Cependant, je prévois une situation de zonage très politique à NY. Historiquement, les entreprises qui peuvent se permettre de payer des lobbyistes et d’autres personnes influentes pour obtenir les contrats et les accords, sont plus susceptibles de réussir. Je ne sais pas quelle solution réglementaire à court terme existe pour ce problème ancien et persistant.

Mais ce que nous essayons de faire à CHT, c’est également encourager le réseautage. Lorsque les demandeurs traversent notre liste de contrôle et réalisent ce dont ils ont besoin – par exemple, un plan d’étage pour leur dispensaire –, nous pouvons les aider à se connecter avec notre réseau d’architectes, de courtiers et de toute une gamme de contacts le long de la chaîne d’approvisionnement pour les aider à obtenir les ressources dont ils ont besoin.

À votre avis, avoir l’industrie légale du cannabis « sur la blockchain » aidera-t-elle à résoudre la plupart des obstacles réglementaires qui freinent l’industrie ?

Absolument pas.

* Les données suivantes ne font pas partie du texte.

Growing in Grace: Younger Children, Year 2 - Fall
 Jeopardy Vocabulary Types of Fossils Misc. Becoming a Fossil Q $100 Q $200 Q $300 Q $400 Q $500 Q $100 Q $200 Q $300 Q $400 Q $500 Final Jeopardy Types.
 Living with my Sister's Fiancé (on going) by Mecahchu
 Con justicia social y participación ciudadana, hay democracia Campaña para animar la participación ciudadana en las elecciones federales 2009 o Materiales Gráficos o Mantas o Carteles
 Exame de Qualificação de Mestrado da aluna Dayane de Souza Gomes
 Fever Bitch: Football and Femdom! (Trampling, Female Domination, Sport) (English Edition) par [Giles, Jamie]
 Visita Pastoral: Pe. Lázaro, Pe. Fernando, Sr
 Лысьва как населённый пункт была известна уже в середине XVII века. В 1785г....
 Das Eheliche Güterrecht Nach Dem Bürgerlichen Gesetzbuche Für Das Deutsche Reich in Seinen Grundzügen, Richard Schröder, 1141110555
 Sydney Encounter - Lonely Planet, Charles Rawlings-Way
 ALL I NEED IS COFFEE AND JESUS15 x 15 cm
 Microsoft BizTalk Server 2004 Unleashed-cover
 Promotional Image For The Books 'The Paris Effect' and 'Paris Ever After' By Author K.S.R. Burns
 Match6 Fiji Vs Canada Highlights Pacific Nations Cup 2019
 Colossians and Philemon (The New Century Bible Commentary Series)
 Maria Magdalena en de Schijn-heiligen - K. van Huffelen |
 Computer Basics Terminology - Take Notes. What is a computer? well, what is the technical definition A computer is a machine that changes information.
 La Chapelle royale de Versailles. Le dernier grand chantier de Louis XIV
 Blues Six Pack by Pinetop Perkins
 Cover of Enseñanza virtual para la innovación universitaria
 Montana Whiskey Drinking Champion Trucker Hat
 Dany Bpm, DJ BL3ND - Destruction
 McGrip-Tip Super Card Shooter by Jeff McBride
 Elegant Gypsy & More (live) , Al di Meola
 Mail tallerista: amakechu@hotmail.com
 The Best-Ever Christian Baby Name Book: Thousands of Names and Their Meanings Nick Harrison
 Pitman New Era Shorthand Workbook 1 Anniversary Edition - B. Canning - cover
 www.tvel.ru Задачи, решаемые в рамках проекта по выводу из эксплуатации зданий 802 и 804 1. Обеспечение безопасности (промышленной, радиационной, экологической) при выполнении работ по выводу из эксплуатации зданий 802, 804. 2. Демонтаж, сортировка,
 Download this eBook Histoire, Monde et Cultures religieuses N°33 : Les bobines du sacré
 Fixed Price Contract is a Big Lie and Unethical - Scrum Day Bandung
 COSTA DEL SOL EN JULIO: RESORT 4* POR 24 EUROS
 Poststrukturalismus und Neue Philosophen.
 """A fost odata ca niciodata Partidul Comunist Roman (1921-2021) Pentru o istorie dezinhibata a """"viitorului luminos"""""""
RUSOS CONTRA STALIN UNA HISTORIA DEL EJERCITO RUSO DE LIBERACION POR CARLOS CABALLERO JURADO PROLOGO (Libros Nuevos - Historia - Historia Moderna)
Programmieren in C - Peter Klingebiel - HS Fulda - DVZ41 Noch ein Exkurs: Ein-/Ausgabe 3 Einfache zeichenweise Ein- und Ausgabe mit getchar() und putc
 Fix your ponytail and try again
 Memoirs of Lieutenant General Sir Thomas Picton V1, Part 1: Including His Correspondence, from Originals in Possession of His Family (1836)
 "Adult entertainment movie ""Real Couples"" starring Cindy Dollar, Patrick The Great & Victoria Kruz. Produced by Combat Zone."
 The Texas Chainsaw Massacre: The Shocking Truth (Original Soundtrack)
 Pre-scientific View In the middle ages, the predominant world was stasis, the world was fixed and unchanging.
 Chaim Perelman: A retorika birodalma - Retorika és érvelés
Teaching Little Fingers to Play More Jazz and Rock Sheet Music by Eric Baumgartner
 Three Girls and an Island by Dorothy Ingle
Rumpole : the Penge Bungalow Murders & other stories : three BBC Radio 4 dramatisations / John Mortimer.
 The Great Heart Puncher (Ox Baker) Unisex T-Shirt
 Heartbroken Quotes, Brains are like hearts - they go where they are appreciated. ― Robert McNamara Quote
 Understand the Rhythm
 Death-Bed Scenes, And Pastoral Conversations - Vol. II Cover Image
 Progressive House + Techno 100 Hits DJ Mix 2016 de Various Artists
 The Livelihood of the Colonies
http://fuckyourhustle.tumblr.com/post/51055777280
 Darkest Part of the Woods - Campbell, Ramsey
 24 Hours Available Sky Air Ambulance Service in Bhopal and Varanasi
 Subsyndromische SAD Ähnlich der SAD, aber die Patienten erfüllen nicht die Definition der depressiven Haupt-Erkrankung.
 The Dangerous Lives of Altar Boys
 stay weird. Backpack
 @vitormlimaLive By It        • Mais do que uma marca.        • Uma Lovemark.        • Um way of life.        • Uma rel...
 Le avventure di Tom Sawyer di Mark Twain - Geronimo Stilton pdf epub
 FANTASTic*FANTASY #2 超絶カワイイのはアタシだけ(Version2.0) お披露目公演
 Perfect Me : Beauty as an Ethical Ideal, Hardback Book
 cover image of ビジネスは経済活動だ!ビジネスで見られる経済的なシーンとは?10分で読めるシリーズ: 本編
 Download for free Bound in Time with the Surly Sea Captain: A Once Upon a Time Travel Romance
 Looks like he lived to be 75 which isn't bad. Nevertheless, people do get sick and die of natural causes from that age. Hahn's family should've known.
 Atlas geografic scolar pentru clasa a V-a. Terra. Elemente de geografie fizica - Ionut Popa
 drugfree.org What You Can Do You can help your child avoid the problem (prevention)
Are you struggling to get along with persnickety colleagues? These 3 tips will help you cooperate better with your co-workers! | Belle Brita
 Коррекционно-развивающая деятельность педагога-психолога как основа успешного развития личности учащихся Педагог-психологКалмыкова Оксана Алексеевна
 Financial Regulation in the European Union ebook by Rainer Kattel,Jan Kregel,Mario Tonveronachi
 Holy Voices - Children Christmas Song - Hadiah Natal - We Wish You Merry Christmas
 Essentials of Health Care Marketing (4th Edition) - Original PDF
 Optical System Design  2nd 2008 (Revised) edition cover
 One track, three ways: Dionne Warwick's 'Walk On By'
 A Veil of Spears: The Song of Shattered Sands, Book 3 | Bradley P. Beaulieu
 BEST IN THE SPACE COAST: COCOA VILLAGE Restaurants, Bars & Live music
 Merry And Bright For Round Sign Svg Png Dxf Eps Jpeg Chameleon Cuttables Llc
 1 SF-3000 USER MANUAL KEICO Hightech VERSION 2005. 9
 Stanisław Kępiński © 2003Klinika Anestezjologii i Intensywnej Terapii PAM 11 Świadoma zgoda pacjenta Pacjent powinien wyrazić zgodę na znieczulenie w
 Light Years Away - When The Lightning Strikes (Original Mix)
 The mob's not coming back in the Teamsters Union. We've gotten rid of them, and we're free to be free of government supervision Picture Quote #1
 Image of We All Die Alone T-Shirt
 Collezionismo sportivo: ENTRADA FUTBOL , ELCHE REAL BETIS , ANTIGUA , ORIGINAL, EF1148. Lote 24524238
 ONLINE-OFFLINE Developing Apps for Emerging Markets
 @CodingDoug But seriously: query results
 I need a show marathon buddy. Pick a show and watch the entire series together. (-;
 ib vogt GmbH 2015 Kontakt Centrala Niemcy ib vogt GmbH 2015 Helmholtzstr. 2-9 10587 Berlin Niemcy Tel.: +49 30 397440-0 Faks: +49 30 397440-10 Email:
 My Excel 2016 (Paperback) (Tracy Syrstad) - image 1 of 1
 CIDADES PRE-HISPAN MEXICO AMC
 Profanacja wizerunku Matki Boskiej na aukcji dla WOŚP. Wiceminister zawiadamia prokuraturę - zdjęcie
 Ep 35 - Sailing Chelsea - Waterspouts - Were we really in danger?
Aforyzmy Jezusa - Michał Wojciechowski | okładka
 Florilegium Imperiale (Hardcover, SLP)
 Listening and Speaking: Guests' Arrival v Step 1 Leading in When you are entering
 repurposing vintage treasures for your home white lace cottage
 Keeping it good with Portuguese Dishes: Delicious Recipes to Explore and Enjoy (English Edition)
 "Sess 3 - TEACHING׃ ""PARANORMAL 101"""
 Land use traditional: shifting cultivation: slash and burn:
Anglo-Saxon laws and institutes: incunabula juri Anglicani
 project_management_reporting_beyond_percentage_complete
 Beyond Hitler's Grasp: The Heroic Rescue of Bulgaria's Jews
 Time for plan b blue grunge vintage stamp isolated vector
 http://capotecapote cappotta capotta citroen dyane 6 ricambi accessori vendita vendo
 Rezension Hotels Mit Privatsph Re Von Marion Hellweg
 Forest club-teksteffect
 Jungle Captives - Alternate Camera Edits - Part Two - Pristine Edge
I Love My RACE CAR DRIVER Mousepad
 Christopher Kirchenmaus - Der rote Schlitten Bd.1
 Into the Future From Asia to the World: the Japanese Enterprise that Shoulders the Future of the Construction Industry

C’est un rêve pieux. La technologie blockchain a ses avantages, mais les problèmes de licence et d’équité sociale ne seront pas résolus par un registre immuable. J’ai vu certaines idées sur la mise des demandes dans leur intégralité sur la blockchain, à des fins d’attribution, et j’ai vu les résultats des tests de laboratoire utiliser la technologie blockchain pour l’efficacité et les fins de chaîne d’approvisionnement, mais ces utilisations n’affectent pas nécessairement l’équité.

C’était un grand plaisir d’avoir cet entretien en tête-à-tête avec Walter Moore. Les lecteurs qui souhaitent suivre comment il simplifie le processus de demande de licence de cannabis sont plus que les bienvenus pour visiter leur site Web.

Lydia K. (Bsc. RN) est une rédactrice en matière de cannabis, ce qui, compte tenu de l'endroit où vous lisez ceci, a tout à fait du sens. Actuellement, elle est une rédactrice régulière pour Mace Media. Dans le passé, elle a écrit pour MyBud, RX Leaf & Dine Magazine (Canada), CBDShopy (UK) et Cannavalate & Pharmadiol (Australie). Elle est particulièrement connue pour écrire des articles de nouvelles époustouflants et des pièces médicales. Occasionnellement, elle s'écarte des nouvelles et de la science et crée des articles humoristiques. Et elle adore cela ! Elle apprécie également la crème glacée, comme devraient le faire toutes les personnes raisonnables.